### Texte fourni
○ ○ ○ ○ ○ ○ ○

Rencontre avec Nastasia Rugani
L’ENTRE-DEUX DE L’ÉCRITURE ET DE LA VIE
Daisy
a longtemps utilisé la mort comme outil narratif. Ce n’est qu’une fois
confrontée à sa propre mortalité qu’elle s’interroge sur les morts qu’elle a
provoquées dans sa littérature. La honte et la peur s’installent à tel point
qu’elle en perd connaissance. Ce qu’elle aimerait, plus que tout, c’est exister
ailleurs, dans un roman peut-être. Être elle-même personnage, ce qu’elle est,
dans mon esprit et maintenant sur papier. S’imaginer en vie, ailleurs, est sa
religion littéraire, sa façon d’appréhender la mort. Elle attend donc de Swan
qu’il réécrive l’histoire.
La
mort la terrorise parce qu’elle pense avoir personnifié la mort. Popeline Louis
et le Mange-cœurs deviennent ses ennemis, et elle préfère les diriger vers
d’autres victimes, les détourner de la quête finale. Ce qui me fascine chez
Daisy, c’est sa droiture en littérature. Elle est consciente de son pouvoir, et
l’utilise parce qu’elle ne peut pas empêcher l’écriture d’exister, même si cela
signifie tuer des enfants. Je crois que c’est pour cela qu’elle se sent proche
de Milly. Elles portent la même animalité, et la même radicalité. Probablement
parce que l’une est le prolongement de l’autre, ou son invention. On peut
parler d’égoïsme mais je préfère parler de « qui ». Elles sont qui elles
sont, indépendamment des règles, de la bienséance et de leur entourage. Des
indépendantistes de leur propre territoire.
Écrire,
c’est avoir les yeux ouverts sur son monde, et les yeux fermés sur un autre, je
crois. Il faut éteindre le monde extérieur afin de pouvoir se pencher sur ce
qui est enfoui. Je me sens un peu prétentieuse à sortir de telles phrases mais
bon, je me suis lancée. En même temps, écrire ne se fait pas avec les yeux, pas
toujours. Écrire, pour moi, c’est se rendre tout au fond. C’est boueux, sale
aussi. C’est viscéral parce qu’il faut déterrer des choses, avancer dans le
noir. Et quand on déterre, on parle forcément de racines et de cadavres. J’ai
envie d’arrêter d’écrire chaque fois que les personnages sont absents, que les
mots me quittent. J’ai l’impression que rien ne viendra plus jamais, et que je
ne suis plus rien puisque je n’écris pas. C’est un désespoir immense quand il
n’y a plus l’inspiration, quand l’organe d’écriture semble mort. Pour moi,
l’écriture est du côté de la vie. Même si je dois m’aventurer sur des chemins
abjects, accompagnée de personnages terrifiants, c’est du côté de la vie que je
le fais.

○ ○ ○ ○ ○ ○ ○

### Lignes fournies
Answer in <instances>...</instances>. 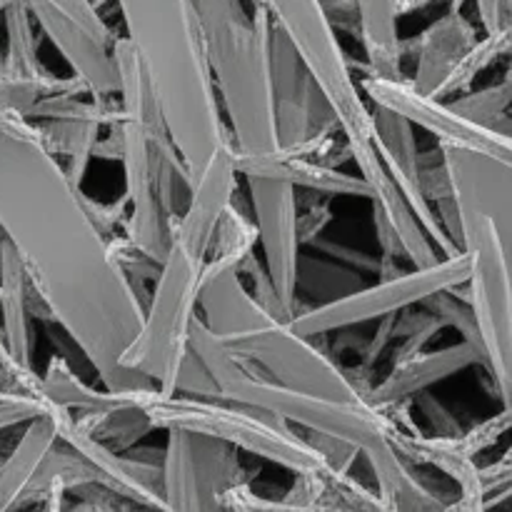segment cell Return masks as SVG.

○ ○ ○ ○ ○ ○ ○

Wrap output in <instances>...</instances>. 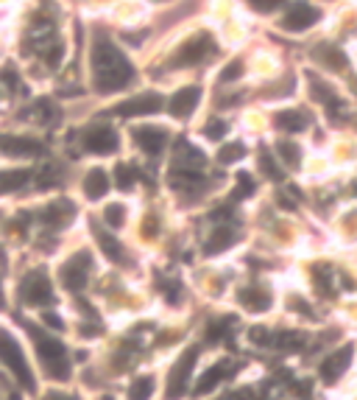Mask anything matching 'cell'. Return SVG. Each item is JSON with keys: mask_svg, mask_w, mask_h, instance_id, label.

○ ○ ○ ○ ○ ○ ○

### Tâche demandée
Reproduisez le passage du texte fourni qui va de « Rencontre avec Nastasia » jusqu'à « qu’il réécrive l’histoire. » inclus. Appuyez-vous uniquement sur le texte fourni.

### Réponse
Rencontre avec Nastasia Rugani
L’ENTRE-DEUX DE L’ÉCRITURE ET DE LA VIE
Daisy
a longtemps utilisé la mort comme outil narratif. Ce n’est qu’une fois
confrontée à sa propre mortalité qu’elle s’interroge sur les morts qu’elle a
provoquées dans sa littérature. La honte et la peur s’installent à tel point
qu’elle en perd connaissance. Ce qu’elle aimerait, plus que tout, c’est exister
ailleurs, dans un roman peut-être. Être elle-même personnage, ce qu’elle est,
dans mon esprit et maintenant sur papier. S’imaginer en vie, ailleurs, est sa
religion littéraire, sa façon d’appréhender la mort. Elle attend donc de Swan
qu’il réécrive l’histoire.